Tasks to perform:
a – In the passage on COPD diagnosis, what two things does a spirometer measure?
b – Turn the paragraph of the passage on COPD diagnosis that opens "Diagnosing COPD is not a complex process" into a short list that keeps its main facts.

Exercise passage:
When COPD Is the Diagnosis

Diagnosing COPD is not a complex process. Combined with a medical history and physical exam, an easy, painless breathing test called spirometry can confirm the diagnosis. A machine called a spirometer measures how much air your lungs can hold and how fast you can blow air out of your lungs after taking a deep breath. You may need extra tests to rule out other problems or to plan treatment.

Typically, people with COPD wait a fairly long time before getting diagnosed, says Norman H. Edelman, MD, chief medical officer for the American Lung Association. Their breathing becomes more labored, but they learn how to compensate.

Besides shortness of breath - often with activity - other COPD symptoms that may prompt a visit to the doctor are coughing, wheezing, excess mucus, or chest tightness that won't go away.

Because the symptoms develop so gradually, says Edelman, "People often think, 'I'm just getting older or I've put on a little weight.' Then they hear, 'No, this is a real disease.'" So the diagnosis of COPD often comes as a shock.

Adding to the shock is stigma. "Most people who are diagnosed are smokers," says Edelman, "So there is also this sense that 'I brought it on myself.'" For this reason, it can be harder news to receive, he says.

John J. Reilly, MD, is acting chief of the pulmonary division at Brigham and Women's Hospital. "When I trained in medicine, we were basically seeing old white guys at the VA," he says. "Now, thanks to the Virginia Slims era, more women than men died of COPD in 2000."

Deb Hannigan may be from the Virginia Slims era, but she's doing all she can to stay healthy and alive and to spread awareness about COPD. Now 52, she was diagnosed at age 34, younger than most with the disease. Diagnosis is more common in those over age 40.

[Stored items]
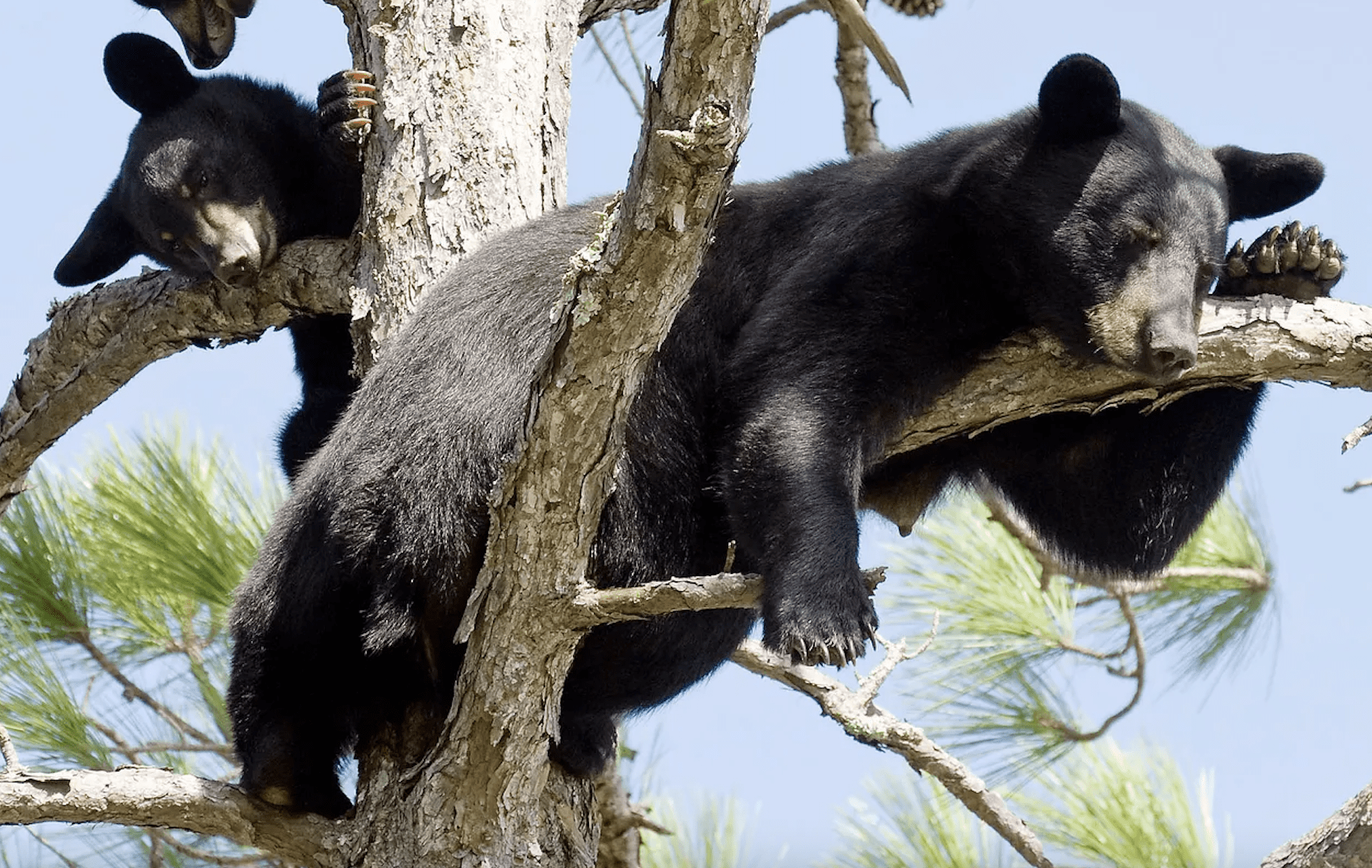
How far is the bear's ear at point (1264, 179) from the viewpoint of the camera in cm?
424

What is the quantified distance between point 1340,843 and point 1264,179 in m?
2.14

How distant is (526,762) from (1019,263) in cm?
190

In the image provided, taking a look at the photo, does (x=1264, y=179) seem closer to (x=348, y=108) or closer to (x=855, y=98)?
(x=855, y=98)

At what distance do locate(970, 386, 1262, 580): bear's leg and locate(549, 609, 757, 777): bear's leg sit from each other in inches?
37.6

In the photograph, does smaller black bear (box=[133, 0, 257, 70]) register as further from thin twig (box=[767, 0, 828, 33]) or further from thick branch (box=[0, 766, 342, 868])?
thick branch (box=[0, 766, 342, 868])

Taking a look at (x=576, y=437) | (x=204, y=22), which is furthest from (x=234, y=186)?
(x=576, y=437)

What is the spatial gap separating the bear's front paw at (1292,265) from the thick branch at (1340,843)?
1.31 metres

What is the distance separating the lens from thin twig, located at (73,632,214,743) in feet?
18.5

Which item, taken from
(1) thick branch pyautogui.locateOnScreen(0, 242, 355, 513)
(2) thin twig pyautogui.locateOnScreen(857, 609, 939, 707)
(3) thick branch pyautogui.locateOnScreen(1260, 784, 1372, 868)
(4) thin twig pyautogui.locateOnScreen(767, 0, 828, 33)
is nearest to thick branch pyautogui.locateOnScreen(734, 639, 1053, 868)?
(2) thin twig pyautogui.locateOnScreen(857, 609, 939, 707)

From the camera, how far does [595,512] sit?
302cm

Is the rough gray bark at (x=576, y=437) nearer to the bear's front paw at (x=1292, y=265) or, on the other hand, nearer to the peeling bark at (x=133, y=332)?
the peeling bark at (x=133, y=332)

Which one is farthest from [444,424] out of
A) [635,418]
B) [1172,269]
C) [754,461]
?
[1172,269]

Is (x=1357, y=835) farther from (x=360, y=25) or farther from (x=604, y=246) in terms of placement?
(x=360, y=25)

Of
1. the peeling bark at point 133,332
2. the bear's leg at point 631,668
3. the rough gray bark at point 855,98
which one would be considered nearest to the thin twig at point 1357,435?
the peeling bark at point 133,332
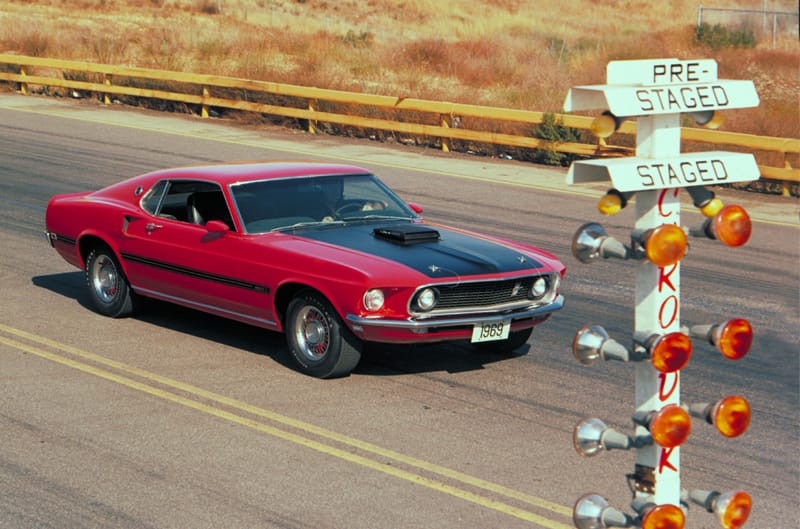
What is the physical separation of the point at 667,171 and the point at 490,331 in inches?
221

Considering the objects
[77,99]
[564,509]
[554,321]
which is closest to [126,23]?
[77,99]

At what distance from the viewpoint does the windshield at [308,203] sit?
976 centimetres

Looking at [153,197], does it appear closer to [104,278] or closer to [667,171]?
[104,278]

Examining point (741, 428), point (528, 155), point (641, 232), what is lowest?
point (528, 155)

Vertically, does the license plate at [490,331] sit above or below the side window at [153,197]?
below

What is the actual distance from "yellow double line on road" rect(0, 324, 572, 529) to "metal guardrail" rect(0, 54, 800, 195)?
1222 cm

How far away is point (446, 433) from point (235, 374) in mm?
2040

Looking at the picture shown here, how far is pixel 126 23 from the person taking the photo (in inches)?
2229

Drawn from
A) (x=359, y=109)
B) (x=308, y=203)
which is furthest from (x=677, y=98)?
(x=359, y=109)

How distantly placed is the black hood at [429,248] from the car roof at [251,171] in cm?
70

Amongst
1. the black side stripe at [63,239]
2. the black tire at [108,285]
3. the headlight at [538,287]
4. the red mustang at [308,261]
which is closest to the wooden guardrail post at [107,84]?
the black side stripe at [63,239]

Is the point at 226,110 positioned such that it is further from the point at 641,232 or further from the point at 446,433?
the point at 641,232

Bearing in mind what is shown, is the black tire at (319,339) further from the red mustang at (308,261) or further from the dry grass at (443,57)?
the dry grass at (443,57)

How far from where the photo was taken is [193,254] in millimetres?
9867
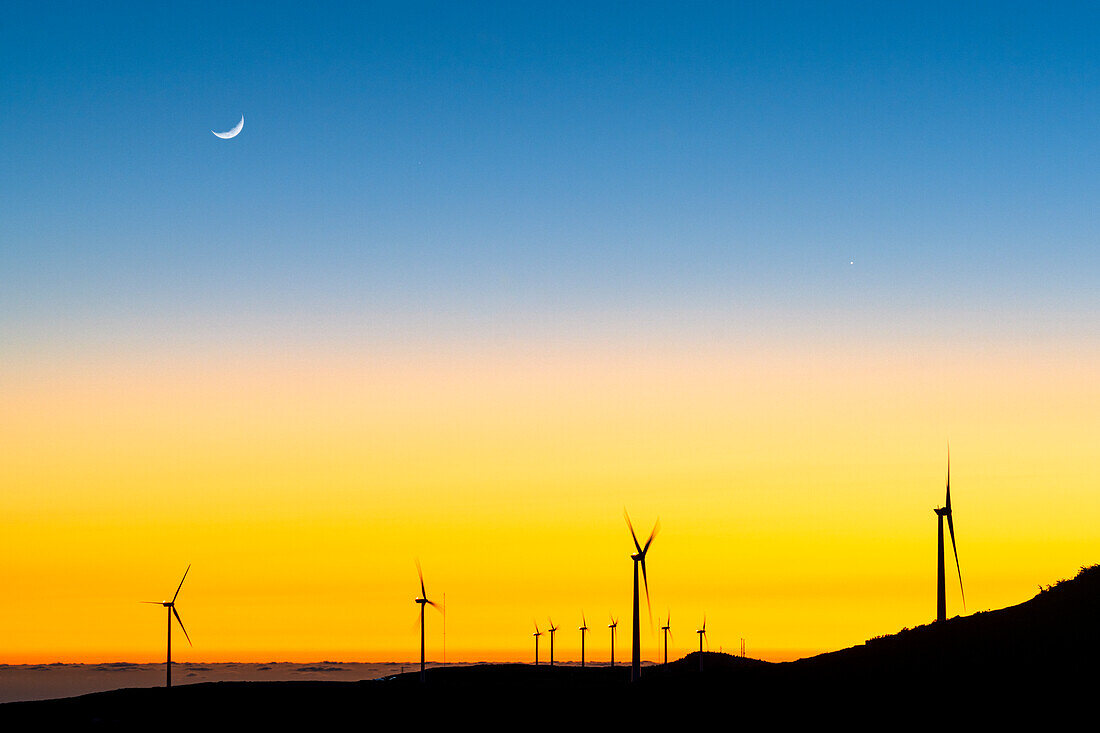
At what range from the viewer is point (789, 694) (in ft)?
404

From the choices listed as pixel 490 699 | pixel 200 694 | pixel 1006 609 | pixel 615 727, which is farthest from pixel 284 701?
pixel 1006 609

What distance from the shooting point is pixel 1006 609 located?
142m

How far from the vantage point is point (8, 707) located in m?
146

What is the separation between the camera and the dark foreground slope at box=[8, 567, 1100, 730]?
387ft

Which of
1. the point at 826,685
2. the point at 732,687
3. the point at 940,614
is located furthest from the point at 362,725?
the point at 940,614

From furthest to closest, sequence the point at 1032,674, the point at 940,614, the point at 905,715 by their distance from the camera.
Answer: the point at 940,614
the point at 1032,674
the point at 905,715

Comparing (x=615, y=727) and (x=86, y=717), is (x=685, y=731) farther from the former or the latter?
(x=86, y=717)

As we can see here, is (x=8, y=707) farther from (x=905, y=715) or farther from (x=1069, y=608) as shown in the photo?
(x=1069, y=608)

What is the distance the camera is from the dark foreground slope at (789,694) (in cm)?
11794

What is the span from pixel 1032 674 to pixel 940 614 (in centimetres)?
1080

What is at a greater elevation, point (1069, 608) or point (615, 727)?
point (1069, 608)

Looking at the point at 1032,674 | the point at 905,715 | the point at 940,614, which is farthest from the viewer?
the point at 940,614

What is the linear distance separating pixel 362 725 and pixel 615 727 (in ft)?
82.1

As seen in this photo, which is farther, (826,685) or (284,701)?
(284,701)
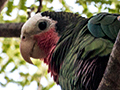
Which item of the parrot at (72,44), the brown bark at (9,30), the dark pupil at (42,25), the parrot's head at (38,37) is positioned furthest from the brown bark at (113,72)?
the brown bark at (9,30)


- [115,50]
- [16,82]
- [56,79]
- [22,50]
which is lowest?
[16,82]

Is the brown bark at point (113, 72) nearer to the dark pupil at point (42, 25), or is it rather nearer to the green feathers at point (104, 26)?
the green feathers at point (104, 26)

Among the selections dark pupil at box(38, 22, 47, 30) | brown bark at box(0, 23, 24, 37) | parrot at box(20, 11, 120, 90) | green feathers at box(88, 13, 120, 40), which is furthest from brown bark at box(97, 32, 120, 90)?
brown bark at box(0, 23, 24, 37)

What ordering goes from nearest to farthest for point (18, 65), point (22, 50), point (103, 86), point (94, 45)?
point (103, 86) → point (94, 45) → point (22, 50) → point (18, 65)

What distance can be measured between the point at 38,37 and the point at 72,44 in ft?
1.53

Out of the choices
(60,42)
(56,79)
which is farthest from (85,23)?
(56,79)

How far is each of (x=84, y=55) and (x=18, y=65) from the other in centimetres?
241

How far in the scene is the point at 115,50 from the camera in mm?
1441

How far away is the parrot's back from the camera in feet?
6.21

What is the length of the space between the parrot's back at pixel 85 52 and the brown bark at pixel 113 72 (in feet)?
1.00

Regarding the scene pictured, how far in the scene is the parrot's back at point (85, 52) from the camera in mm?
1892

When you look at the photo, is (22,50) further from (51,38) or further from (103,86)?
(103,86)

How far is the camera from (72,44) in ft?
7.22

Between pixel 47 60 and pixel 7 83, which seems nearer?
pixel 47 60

Results of the tasks:
a – How much air your lungs can hold and how fast you can blow air out of your lungs after a deep breath.

b –
- Diagnosing COPD is not complex.
- A medical history, a physical exam and spirometry, an easy, painless breathing test, can confirm it.
- The spirometer measures how much air the lungs hold and how fast air can be blown out after a deep breath.
- Extra tests may be needed to rule out other problems or to plan treatment.